Permanent link to OUR Archive version:
http://hdl.handle.net/10523/4959
Abstract:
Scientific literature is an important medium for disseminating scientific knowledge. However, in recent times, a dramatic increase in research output has resulted in challenges for the research community. An increasing need is felt for tools that exploit the full content of an article and provide insightful services with value beyond quantitative measures such as impact factors and citation counts. However, the intricacies of language and thought, and the unstructured format of research articles present challenges in providing such services. The identification of sentence contexts that encode the role of specific sentences in advancing an article's scientific argument can facilitate in developing intelligent tools for the research community. This paper describes our research work in this direction. First, we investigate the possibility of identifying contexts associated with sentences and propose a scheme of thirteen context type definitions for sentences, based on the generic rhetorical pattern found in scientific articles. We then present the results of our experiments using sequential classifiers – conditional random fields – for achieving automatic context identification. We also describe our Semantic Web application developed for providing citation context based information services for the research community.
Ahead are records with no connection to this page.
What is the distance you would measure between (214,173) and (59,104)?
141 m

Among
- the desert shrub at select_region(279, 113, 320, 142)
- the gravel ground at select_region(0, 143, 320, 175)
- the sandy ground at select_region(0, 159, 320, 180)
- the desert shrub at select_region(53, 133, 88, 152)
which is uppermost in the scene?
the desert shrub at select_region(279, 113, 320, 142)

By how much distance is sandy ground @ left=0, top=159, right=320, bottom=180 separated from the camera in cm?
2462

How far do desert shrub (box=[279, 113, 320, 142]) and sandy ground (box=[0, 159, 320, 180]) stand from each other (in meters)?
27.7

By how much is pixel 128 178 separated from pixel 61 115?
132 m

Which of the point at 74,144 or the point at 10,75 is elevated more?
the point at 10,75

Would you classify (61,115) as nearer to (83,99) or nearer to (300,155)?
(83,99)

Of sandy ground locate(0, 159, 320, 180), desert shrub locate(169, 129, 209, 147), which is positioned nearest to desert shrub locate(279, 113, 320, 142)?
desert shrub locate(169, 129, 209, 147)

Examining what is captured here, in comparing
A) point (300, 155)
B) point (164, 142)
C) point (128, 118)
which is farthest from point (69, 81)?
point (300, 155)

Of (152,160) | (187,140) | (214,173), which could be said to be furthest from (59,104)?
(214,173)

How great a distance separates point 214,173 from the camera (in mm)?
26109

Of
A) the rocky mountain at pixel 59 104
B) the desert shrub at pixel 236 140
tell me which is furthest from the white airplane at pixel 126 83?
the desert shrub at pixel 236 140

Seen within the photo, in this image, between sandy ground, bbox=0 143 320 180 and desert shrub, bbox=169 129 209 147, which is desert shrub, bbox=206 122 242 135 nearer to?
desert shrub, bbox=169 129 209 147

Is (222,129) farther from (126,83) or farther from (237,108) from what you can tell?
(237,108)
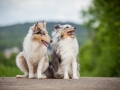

Finally, we present a comparison and analysis of our results with similar studies and explain the distinct features of our application.
Date:
2013
Publisher:
Cambridge University Press
Pages:
481-515
ISSN:
1351-3249
Rights Statement:
Copyright © Cambridge University Press 2012
Keywords:
Citation classification; Conditional random fields; Semantic web
Research Type:
Journal Article
Languages:
English
Notes:
This is the definitive version of the contribution as published at Cambridge Journals Online.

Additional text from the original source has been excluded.